**Records for this task**

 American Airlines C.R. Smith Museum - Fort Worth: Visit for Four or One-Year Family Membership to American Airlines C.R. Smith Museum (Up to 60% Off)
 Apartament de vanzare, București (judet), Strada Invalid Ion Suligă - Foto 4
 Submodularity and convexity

--

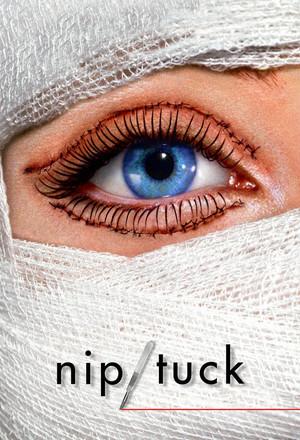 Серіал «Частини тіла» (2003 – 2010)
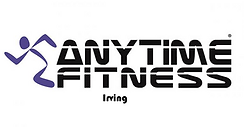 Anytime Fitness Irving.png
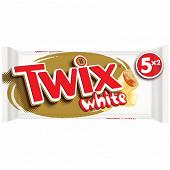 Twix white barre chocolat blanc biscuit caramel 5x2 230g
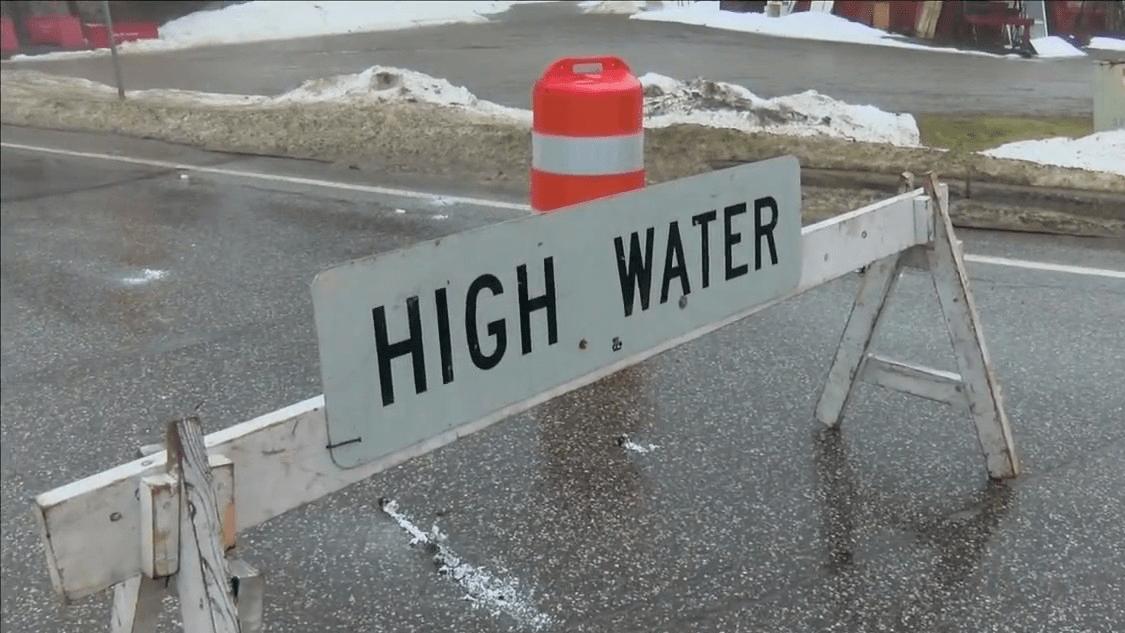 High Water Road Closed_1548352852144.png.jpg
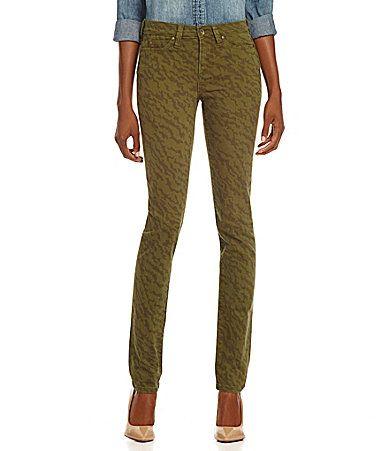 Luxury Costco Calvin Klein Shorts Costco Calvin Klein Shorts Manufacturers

==

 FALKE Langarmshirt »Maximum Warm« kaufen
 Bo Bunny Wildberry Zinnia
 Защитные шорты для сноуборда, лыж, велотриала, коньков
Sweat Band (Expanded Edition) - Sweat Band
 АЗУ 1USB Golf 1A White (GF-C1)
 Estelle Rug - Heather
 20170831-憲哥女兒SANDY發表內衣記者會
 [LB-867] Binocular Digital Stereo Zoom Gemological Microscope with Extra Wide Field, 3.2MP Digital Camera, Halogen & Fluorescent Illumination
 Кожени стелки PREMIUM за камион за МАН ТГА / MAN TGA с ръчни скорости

**What you have to do**
Among the entries above, copy exactly the stretch from the line holding "Anytime Fitness Irving.png" through the line holding "Luxury Costco Calvin", leaving out any pictures.

**Finished exercise**
 Anytime Fitness Irving.png
 Twix white barre chocolat blanc biscuit caramel 5x2 230g
 High Water Road Closed_1548352852144.png.jpg
 Luxury Costco Calvin Klein Shorts Costco Calvin Klein Shorts Manufacturers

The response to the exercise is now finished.